The number of new bank credit card accounts reached 10 million in 2011, which is the first time since 2008.  This trend is expected to continue during 2012 because of consumer optimism.  Retail sales increased by 7.7 percent in 2011, which was the largest increase since 1999.

Student Lending

Student lending has increased due to the poor job market, because some stay in college longer and others return to gain new skills. Delinquency rates of these loans have increased, with a high volume of accounts at least two or more payments past due or in collections. The study projected that unemployment will continue to drop in 2012, which will slow the increase in student loan debt.

Auto Lending

Auto sales have increased and so has auto financing.  Auto loan inquiries for credit increased by 27 percent at Equifax. The study forecasted that auto financing will continue to increase.

Mortgage Lending

Home mortgage outstanding balances decreased by $1 trillion or 10.4 percent since 2008 and continue to decline.  This category includes first mortgages, first liens, home equity lines and loans. Even though mortgage rates are at all-time lows, new mortgage loans haven’t increased, but refinancing has. Lender underwriting criteria is still tight and more than 80 percent of new mortgage loans are made in the prime risk segment, which are Equifax risk scores of 700 or higher.
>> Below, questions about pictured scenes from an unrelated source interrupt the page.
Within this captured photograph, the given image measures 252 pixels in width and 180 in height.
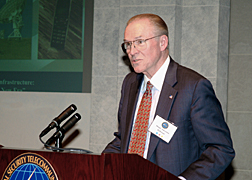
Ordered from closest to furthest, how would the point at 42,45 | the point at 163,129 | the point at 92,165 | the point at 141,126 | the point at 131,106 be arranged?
the point at 92,165, the point at 163,129, the point at 141,126, the point at 131,106, the point at 42,45

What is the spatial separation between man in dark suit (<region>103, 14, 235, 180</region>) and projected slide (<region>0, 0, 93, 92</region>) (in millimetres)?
2067

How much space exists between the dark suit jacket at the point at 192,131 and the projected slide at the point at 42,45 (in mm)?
2268

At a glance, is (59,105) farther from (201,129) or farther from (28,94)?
(201,129)

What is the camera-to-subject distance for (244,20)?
4094mm

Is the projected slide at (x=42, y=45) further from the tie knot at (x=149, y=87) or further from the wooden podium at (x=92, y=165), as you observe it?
the wooden podium at (x=92, y=165)

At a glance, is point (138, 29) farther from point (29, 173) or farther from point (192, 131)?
point (29, 173)

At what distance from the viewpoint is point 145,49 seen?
2.19 m

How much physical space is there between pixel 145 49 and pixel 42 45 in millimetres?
2513

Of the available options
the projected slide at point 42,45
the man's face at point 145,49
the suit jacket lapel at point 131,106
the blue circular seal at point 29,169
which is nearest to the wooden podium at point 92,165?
the blue circular seal at point 29,169

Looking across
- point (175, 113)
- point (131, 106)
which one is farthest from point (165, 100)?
point (131, 106)

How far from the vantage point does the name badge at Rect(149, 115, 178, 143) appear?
2.01 meters

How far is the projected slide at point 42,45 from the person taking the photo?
427 cm

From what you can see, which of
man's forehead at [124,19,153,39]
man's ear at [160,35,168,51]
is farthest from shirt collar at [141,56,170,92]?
man's forehead at [124,19,153,39]

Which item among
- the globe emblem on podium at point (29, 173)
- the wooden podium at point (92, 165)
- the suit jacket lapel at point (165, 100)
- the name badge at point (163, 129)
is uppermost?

Credit Expert Witness, John Ulzheimer, is the President of Consumer Education at SmartCredit.com, the credit blogger for Mint.com, and a Contributor for the National Foundation for Credit Counseling.  He is an expert on credit reporting, credit scoring and identity theft. Formerly of FICO, Equifax and Credit.com, John is the only recognized credit expert who actually comes from the credit industry.  Follow him on Twitter here.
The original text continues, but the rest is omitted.